SAPD Cruiser (Demolition Man)

GM’s Ultralite concept car. Photo credit: General Motors

In 1992 General Motors was looking to get the word out about its ultra-efficient engine technologies. It ended up building a carbon-fiber car called the Ultralite, a bubble-glass vehicle that would attract the attention of another Stallone flick called Demolition Man.

Set in a world where an earthquake devastated California, swearing is illegal, and the police are more Emily Post than paramilitary, the San Angeles Police Department would end up using the Ultralite as its standard cruiser. In the movie, the cruisers offer a silent electric ride and of course that most futuristic of accouterments: massive gull-wing doors.

GM had hit a home run with the Ultralite, as it would end up starring in a number of other TV and movie productions (including Bicentennial Man, the movie where Robin Williams channeled his inner Data). The Ultralite would also provide GM engineers with a strong basis for creating its first production electric vehicle, the EV1 a few years later.

Police Sedan #56 (Blade Runner)

Deckard’s police sedan. Photo credit: Peterson Museum

Blade Runner acknowledged that not everyone in its dark view of the future had the dollars needed to fly. Harrison Ford’s Deckard character primarily got around on foot, but when it was time to travel to more dangerous parts of the city he drove a decommissioned police spinner that had seen its flight gear removed. The ‘sedan’ was chunky and utilitarian in its design, and while electric on the screen it was actually built using a Volkswagen Beetle platform.

Other police sedans can be seen throughout the movie bearing the same general appearance as Deckard’s, with less-interesting white paint jobs. If you happen to see the version of Blade Runner that contains the controversial end sequence where Ford and his would-be android quarry played by Sean Young escape Los Angeles, there’s a rare extended shot of the vehicle outside the smoky, dark, and dripping wet confines of the city. The prop would also get a second life in the trashy sci-fi film Trancers, which we can’t recommend anyone watch under any circumstances.

Lexus 2054 (Minority Report)

Lexus 2054. Photo credit: Lexus

Lexus beat Audi to the product placement punch with the 2054, an eye-popping coupe that relied in fuel cell technology in a movie set half a century in the future. Shown off primarily in 2002’s Minority Report, the car would also later appear in The Island alongside the Cadillac Cien concept.
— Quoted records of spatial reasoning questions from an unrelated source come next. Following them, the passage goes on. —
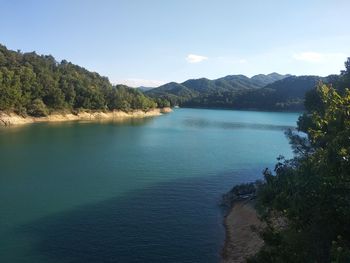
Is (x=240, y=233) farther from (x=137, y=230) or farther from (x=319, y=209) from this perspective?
(x=319, y=209)

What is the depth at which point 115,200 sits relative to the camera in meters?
31.5

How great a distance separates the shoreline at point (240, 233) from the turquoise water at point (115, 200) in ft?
2.00

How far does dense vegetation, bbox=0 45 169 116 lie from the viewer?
98.8m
The Lexus 2054 was designed by Harald Belker, and the brand was tagged in to production largely at the behest of Steven Spielberg, who was himself a Lexus owner. Most of the vehicles seen in the film were autonomous and multimodal, seen as part of a computer-controlled grid that traveled up and down the sides of buildings in addition to using a more traditional highway system. The Lexus was a more personal form of transportation, which made it perfect for the movie’s inevitable chase scene.

In addition to getting screen time alongside Tom Cruise and Spielberg, Lexus would make the car the center of a promotional nexus that gave online tours of its advanced, voice-activated infotainment system and self-driving features. In a way these presaged technologies that are slowly trickling into showrooms nearly two decades later.